━━━ Texte de lecture ━━━

Il est des soirs où l’accord entre l’instrument, son interprète et les œuvres jouées est tel que les mots semblent inutiles et comme dérisoires. C’est à ce miracle que les spectateurs du Festival de La Roque d’Anthéron ont assisté le 3 août. 
Le concert d’Arcadi Volodos était plus qu’attendu : l’an passé, il avait dû renoncer à venir pour raisons de santé. Cette année, son programme schubertien nous fit entrer dans l’étoffe même de la musique.

Le temps de traverser l’immense plateau de la scène sur pilotis, surplombant légèrement l’eau du petit lac du parc de Florans, de s’asseoir sur une petite chaise aux barreaux noirs, de lever la tête vers le ciel comme pour accorder sa respiration au diapason de la nature environnante, et le pianiste pose ses mains sur le clavier en un geste d’une naturelle évidence.  

Arcadi Volodos / La Roque d'Anthéron 2025 © Valentine Chauvin

Alors la magie opère, dès les premières notes, sorcellerie époustouflante où la mécanique du piano s’oublie. Le son est un velours qui se fond dans l’air du soir, résonne avec rondeur jusque dans les pianissimi les plus ténus, poétise l’instant, s’emporte, stratosphérique dans la Rhapsodie hongroise n° 13 de Liszt.

━━━

--- Activités proposées ---
(a) Recopiez sans la moindre modification le passage du compte rendu du concert qui va de « Le temps de » jusqu’à « d’une naturelle évidence. ».
(b) Répondez aux questions suivantes d’après le compte rendu du concert.
(i) À quelle date les spectateurs ont-ils assisté au concert ?
(ii) Pour quelle raison le pianiste avait-il dû renoncer à venir l’an passé ?
(iii) Sur quoi le pianiste s’assoit-il avant de jouer ?
(c) Réécrivez plus brièvement le paragraphe du compte rendu du concert qui commence par « Alors la magie opère », en conservant ses faits principaux.
Les lignes qui suivent ne sont d’aucune utilité.

━━━ Données enregistrées ━━━

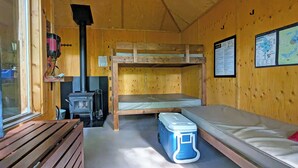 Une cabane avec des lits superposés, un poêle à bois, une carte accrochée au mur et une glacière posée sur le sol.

━━━
━━━ Données enregistrées ━━━

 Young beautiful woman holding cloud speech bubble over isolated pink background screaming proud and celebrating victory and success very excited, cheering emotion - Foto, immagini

━━━
━━━ Données enregistrées ━━━

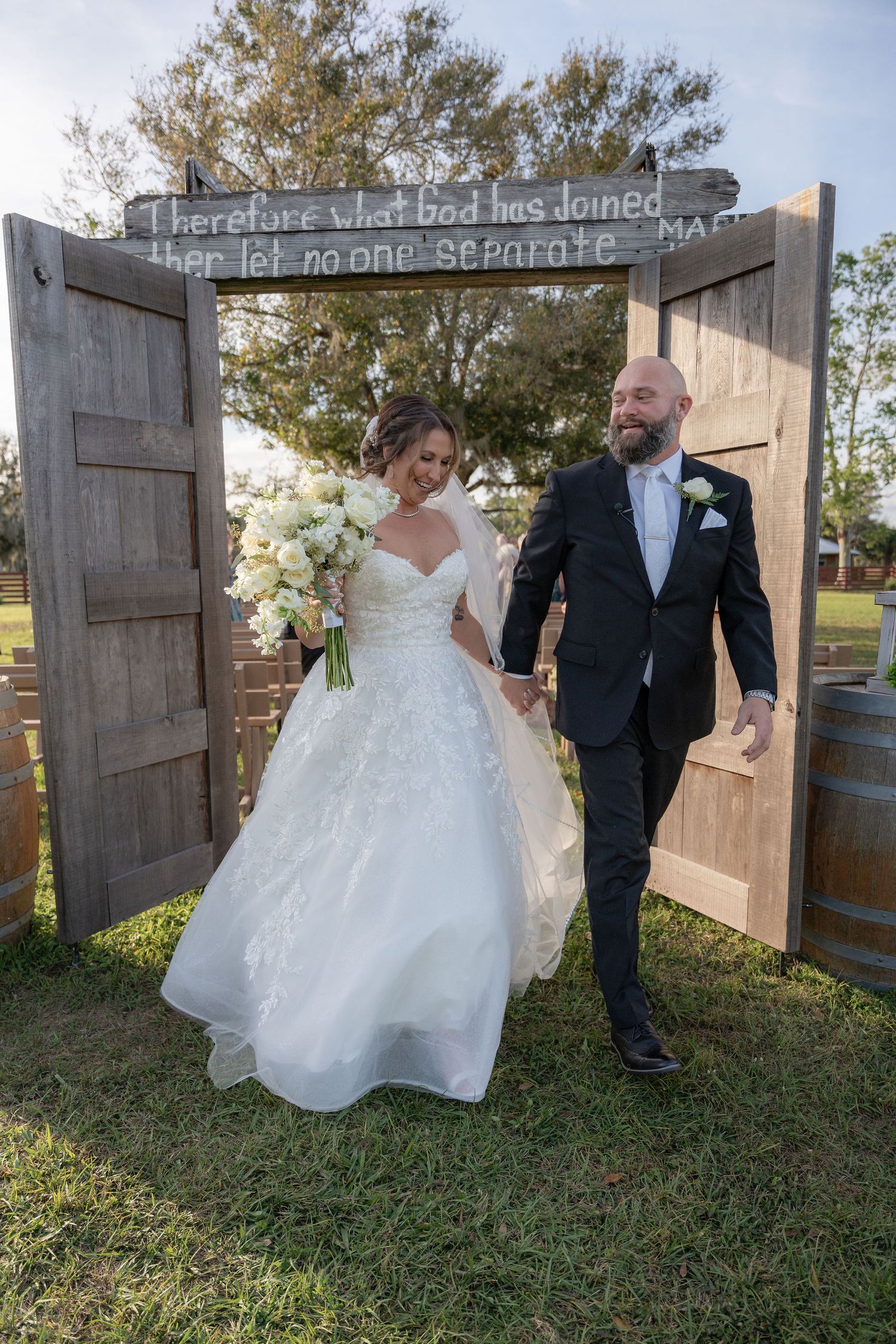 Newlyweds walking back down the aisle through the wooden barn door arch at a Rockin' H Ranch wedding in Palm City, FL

━━━

--- Corrigé des activités ---
(a)
Le temps de traverser l’immense plateau de la scène sur pilotis, surplombant légèrement l’eau du petit lac du parc de Florans, de s’asseoir sur une petite chaise aux barreaux noirs, de lever la tête vers le ciel comme pour accorder sa respiration au diapason de la nature environnante, et le pianiste pose ses mains sur le clavier en un geste d’une naturelle évidence.

(b)
(i) Le 3 août.
(ii) Pour raisons de santé.
(iii) Sur une petite chaise aux barreaux noirs.

(c) Dès les premières notes, la magie opère et la mécanique du piano s’oublie. Le son, velouté, se fond dans l’air du soir et garde sa rondeur jusque dans les pianissimi les plus ténus. Il s’emporte dans la Rhapsodie hongroise n° 13 de Liszt.